British contractor Balfour Beatty tapped a new chief financial officer to aid CEO Leo Quinn's effort to restore the firm's sagging balance sheet as it copes with a $105-million profit shortfall—its sixth in two years—and a critical outside review of bidding and risk management in its U.K. construction business.

Harrison
In late January, Balfour Beatty named finance executive Philip Harrison as CFO but did not disclose his start date. U.K. reports say he will not leave his current firm, British corporate services specialist Hogg Robinson plc, until May, when the company reports year-end results.

The hire follows the Jan. 1 start of Quinn, former CEO of British IT firm Quinetiq, who is known for his corporate turnarounds. Balfour Beatty reported more than $13 billion in global 2013 revenue.

Results of a KPMG review begun last August of 127 Balfour Beatty U.K. projects, which the contractor aired on its website, noted the firm's "very low-margin" bids and "inadequate provisions for risk."

KPMG pointed to "optimistic assumptions" on project delay penalties and shortfalls in managing job performance against forecasts.

 

Quinn
Quinn on Jan. 22 said the firm "had become too complex and too devolved for adequate line of sight and financial control." He told media that reversing the trends would take up to two years and include "delayering." Balfour Beatty announced reporting-line changes for two top U.K. executives.

It also canceled a $300-million share buyback and said other steps would be unveiled in March with the reporting of its year-end results.

But the firm also released a new valuation of its asset portfolio, now worth more than $1.95 billion. A competitor fund, John Laing Infrastructure Fund, had made a $1.5-billion bid for the portfolio last year but Quinn now says it is not for sale.

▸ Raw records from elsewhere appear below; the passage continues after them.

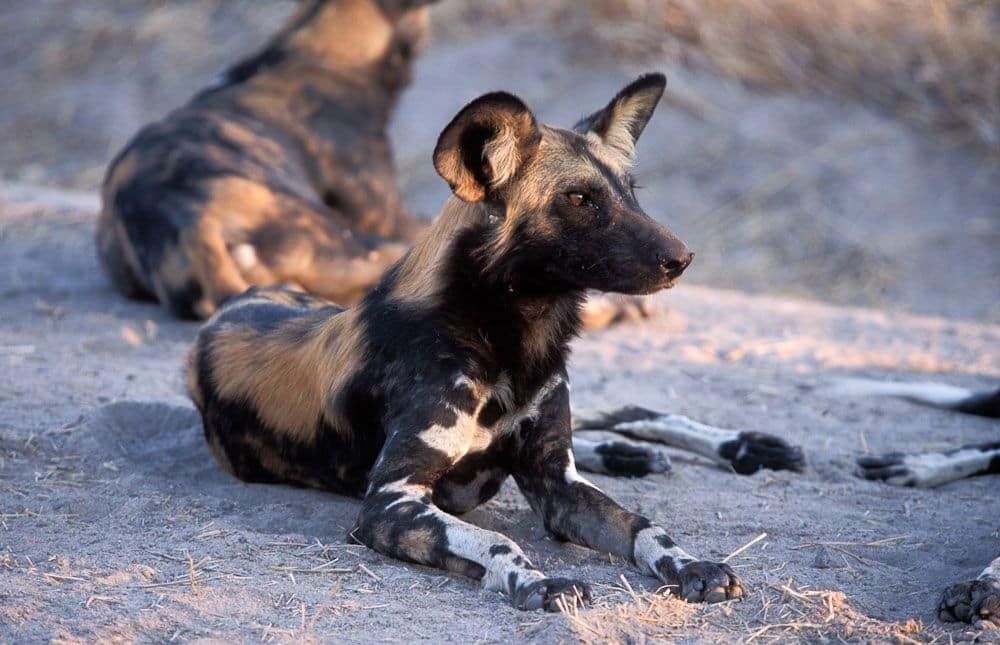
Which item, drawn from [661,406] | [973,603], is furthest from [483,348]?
[661,406]

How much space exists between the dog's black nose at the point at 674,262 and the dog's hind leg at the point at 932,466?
1225 mm

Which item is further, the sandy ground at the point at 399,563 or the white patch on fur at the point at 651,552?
the white patch on fur at the point at 651,552

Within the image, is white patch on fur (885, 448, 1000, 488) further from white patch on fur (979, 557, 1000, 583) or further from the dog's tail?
white patch on fur (979, 557, 1000, 583)

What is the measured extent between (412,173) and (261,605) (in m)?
7.85

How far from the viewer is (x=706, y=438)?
4.05 m

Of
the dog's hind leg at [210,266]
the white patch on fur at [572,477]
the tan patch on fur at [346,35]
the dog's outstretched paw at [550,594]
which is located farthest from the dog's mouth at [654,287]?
the tan patch on fur at [346,35]

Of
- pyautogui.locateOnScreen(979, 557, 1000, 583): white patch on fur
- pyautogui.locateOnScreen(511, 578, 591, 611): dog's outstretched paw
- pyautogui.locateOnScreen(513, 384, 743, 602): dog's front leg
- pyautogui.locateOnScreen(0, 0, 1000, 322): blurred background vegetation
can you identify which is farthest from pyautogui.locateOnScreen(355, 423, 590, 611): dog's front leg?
pyautogui.locateOnScreen(0, 0, 1000, 322): blurred background vegetation

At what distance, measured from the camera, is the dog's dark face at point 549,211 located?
3.05 metres

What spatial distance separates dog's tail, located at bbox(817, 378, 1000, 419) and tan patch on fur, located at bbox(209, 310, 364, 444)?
2.38 metres

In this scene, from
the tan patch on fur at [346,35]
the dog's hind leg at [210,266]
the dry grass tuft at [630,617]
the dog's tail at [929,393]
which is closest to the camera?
the dry grass tuft at [630,617]

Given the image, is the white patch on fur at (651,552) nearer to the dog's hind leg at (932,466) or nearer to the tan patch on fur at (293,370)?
the tan patch on fur at (293,370)

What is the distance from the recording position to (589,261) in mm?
3084

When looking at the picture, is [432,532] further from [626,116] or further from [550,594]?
[626,116]

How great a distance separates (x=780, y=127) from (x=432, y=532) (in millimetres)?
A: 7406
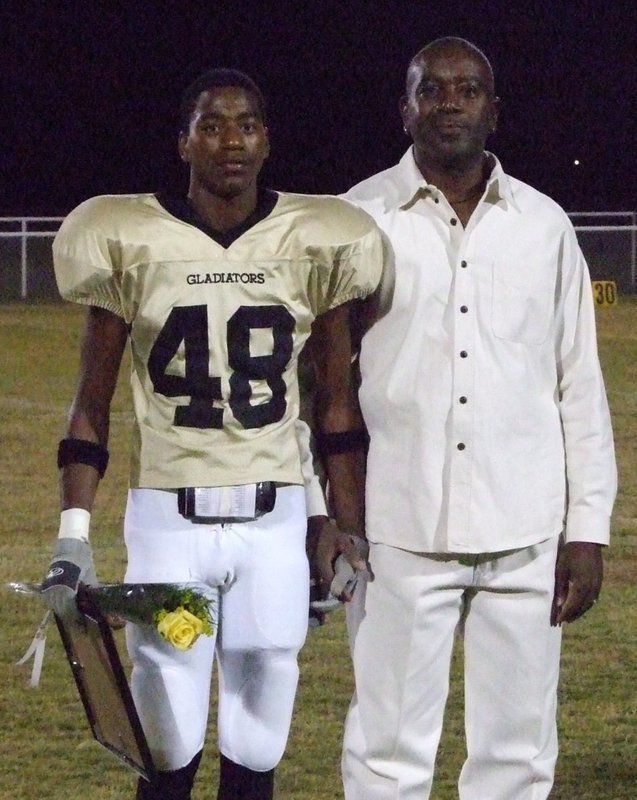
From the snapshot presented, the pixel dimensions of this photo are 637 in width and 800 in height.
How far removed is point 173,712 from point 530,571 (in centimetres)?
71

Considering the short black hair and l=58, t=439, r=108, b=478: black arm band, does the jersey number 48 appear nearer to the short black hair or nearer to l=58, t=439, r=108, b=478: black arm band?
l=58, t=439, r=108, b=478: black arm band

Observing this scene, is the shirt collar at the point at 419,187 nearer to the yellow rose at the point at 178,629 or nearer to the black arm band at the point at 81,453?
the black arm band at the point at 81,453

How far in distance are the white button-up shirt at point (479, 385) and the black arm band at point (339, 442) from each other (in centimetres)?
4

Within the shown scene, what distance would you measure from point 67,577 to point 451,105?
1109 millimetres

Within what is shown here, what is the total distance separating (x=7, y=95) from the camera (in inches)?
1261

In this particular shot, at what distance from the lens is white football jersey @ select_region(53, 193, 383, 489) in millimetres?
2725

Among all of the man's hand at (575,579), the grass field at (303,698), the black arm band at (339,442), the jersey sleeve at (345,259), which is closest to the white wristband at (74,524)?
the black arm band at (339,442)

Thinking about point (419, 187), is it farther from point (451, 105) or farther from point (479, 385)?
point (479, 385)

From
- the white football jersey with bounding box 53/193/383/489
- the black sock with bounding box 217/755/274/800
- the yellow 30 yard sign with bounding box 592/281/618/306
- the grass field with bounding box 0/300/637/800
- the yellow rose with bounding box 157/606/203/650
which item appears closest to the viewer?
A: the yellow rose with bounding box 157/606/203/650

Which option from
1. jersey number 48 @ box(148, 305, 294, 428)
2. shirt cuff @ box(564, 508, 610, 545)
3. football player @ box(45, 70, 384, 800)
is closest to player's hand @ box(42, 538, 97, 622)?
football player @ box(45, 70, 384, 800)

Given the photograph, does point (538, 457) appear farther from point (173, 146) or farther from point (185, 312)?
point (173, 146)

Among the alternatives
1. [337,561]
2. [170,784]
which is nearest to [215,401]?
[337,561]

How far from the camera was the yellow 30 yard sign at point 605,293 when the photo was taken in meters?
17.2

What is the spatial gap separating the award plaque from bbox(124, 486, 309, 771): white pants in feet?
0.22
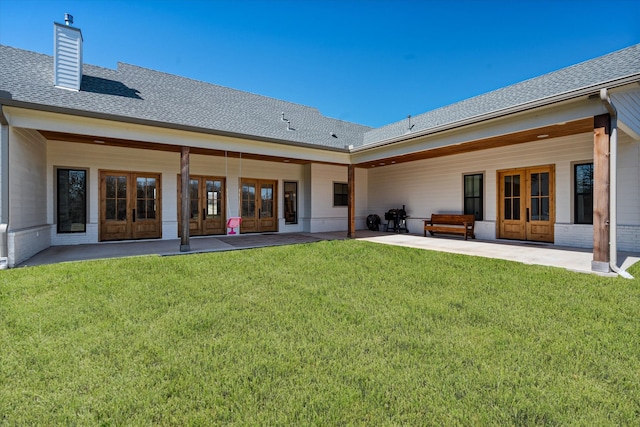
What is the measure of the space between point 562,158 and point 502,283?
242 inches

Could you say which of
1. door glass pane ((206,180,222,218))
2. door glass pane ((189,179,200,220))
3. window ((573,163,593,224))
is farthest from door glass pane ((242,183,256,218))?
Answer: window ((573,163,593,224))

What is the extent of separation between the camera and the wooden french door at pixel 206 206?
414 inches

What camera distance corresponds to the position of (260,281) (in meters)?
4.93

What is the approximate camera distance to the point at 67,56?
8195mm

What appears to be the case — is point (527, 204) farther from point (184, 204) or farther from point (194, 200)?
point (194, 200)

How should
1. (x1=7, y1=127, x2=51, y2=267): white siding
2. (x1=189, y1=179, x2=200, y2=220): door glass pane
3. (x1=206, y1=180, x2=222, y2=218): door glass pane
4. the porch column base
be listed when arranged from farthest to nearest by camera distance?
(x1=206, y1=180, x2=222, y2=218): door glass pane
(x1=189, y1=179, x2=200, y2=220): door glass pane
(x1=7, y1=127, x2=51, y2=267): white siding
the porch column base

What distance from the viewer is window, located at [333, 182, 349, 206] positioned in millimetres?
13492

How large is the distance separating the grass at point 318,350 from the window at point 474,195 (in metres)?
5.69

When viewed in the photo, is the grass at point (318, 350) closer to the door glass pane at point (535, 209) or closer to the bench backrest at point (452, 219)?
the door glass pane at point (535, 209)

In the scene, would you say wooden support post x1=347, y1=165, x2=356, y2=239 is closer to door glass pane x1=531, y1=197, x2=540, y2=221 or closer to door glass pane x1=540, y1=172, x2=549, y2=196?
door glass pane x1=531, y1=197, x2=540, y2=221

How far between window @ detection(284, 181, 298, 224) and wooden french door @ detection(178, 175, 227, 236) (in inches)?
105

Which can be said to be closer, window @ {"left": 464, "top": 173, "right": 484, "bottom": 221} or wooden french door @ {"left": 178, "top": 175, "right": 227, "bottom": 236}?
window @ {"left": 464, "top": 173, "right": 484, "bottom": 221}

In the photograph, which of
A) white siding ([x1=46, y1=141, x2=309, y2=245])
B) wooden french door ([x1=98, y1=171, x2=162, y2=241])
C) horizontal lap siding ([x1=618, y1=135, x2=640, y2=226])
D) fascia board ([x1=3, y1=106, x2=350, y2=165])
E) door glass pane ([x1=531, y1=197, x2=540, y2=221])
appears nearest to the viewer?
fascia board ([x1=3, y1=106, x2=350, y2=165])

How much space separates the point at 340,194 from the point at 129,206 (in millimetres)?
8390
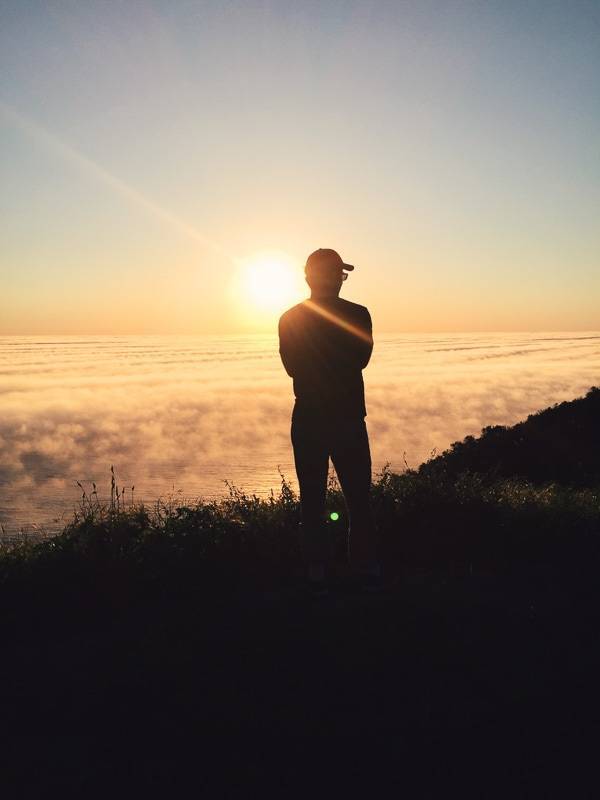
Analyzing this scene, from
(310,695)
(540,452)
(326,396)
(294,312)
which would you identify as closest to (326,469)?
(326,396)

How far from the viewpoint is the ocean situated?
21938mm

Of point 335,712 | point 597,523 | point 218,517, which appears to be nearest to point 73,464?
point 218,517

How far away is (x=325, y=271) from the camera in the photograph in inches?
200

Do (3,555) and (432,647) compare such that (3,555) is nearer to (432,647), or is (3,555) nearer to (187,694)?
(187,694)

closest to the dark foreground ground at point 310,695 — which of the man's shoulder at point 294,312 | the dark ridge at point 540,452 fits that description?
the man's shoulder at point 294,312

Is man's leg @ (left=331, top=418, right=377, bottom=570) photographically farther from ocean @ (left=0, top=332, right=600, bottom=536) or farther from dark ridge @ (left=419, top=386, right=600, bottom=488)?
dark ridge @ (left=419, top=386, right=600, bottom=488)

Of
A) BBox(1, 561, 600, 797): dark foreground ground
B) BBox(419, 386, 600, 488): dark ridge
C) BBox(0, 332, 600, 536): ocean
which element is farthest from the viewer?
BBox(0, 332, 600, 536): ocean

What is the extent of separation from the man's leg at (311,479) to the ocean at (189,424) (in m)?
4.55

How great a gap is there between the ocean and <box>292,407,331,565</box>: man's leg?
4546 millimetres


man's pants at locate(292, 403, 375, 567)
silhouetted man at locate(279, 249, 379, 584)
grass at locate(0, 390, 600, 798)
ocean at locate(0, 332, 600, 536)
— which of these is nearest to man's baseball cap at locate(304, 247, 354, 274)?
silhouetted man at locate(279, 249, 379, 584)

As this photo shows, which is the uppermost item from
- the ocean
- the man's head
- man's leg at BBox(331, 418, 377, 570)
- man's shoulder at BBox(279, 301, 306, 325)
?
the man's head

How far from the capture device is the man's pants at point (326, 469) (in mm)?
5152

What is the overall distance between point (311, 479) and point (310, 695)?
1.93 metres

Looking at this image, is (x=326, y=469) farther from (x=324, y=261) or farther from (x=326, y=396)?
(x=324, y=261)
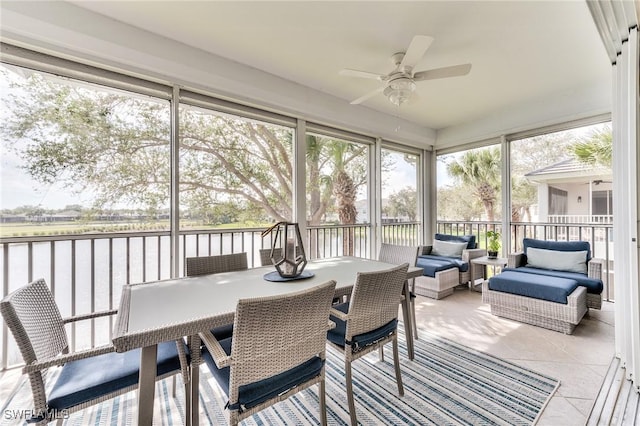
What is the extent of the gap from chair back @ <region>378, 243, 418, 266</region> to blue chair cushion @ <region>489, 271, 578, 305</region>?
4.04 feet

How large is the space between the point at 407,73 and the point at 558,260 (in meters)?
2.92

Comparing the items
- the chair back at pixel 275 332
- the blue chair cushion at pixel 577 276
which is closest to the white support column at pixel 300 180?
the chair back at pixel 275 332

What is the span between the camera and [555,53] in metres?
2.85

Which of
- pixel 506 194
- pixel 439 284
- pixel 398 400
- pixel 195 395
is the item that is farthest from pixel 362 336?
pixel 506 194

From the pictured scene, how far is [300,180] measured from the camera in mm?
3725

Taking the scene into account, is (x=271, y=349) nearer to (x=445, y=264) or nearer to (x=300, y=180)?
(x=300, y=180)

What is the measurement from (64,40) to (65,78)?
1.05ft

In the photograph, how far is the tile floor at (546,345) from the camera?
1803mm

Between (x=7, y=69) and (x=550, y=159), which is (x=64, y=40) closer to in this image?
(x=7, y=69)

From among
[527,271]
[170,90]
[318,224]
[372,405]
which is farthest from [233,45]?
[527,271]

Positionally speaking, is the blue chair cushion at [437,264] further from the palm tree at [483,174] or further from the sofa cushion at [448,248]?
the palm tree at [483,174]

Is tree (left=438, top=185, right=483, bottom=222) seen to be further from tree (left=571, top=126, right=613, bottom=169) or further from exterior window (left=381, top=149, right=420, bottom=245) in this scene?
tree (left=571, top=126, right=613, bottom=169)

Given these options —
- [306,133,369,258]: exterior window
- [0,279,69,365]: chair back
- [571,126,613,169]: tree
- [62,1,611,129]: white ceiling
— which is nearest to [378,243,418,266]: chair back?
[306,133,369,258]: exterior window

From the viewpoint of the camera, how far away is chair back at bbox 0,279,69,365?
112 cm
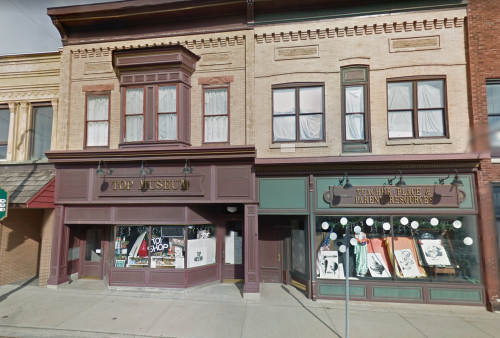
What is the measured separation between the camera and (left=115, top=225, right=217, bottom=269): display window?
9.39 metres

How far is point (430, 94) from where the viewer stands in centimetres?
895

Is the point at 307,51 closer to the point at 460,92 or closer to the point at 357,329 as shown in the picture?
the point at 460,92

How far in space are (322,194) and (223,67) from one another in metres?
5.50

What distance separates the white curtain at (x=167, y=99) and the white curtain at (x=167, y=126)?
206mm

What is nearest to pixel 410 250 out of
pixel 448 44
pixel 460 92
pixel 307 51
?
pixel 460 92

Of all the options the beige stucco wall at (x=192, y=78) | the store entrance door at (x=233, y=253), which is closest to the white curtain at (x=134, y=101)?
the beige stucco wall at (x=192, y=78)

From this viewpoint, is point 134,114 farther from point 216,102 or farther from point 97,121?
point 216,102

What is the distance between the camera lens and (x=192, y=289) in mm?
9289

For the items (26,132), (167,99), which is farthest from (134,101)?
(26,132)

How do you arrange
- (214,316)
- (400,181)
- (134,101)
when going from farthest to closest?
(134,101), (400,181), (214,316)

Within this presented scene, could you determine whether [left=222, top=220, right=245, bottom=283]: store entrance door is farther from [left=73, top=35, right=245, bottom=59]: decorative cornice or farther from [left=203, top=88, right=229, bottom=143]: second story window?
[left=73, top=35, right=245, bottom=59]: decorative cornice

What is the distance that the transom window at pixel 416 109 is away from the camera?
29.1 ft

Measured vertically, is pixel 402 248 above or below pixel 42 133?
below

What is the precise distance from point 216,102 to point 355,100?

The firm also said on Jan. 19 said it has been selected as sole contractor for a new type of U.K.-wide public-works construction program worth up to $2.27 billion through early 2019.

"The framework encourages collaborative working and early contractor involvement so that project design and delivery can be influenced, progressing rapidly to the construction stage, stimulating local jobs and spend and increasing value for the customer," Balfour Beatty said.

London-based analyst Stephen Rawlinson told Reuters: “This puts the company back on a good track, if it stops taking bad risks."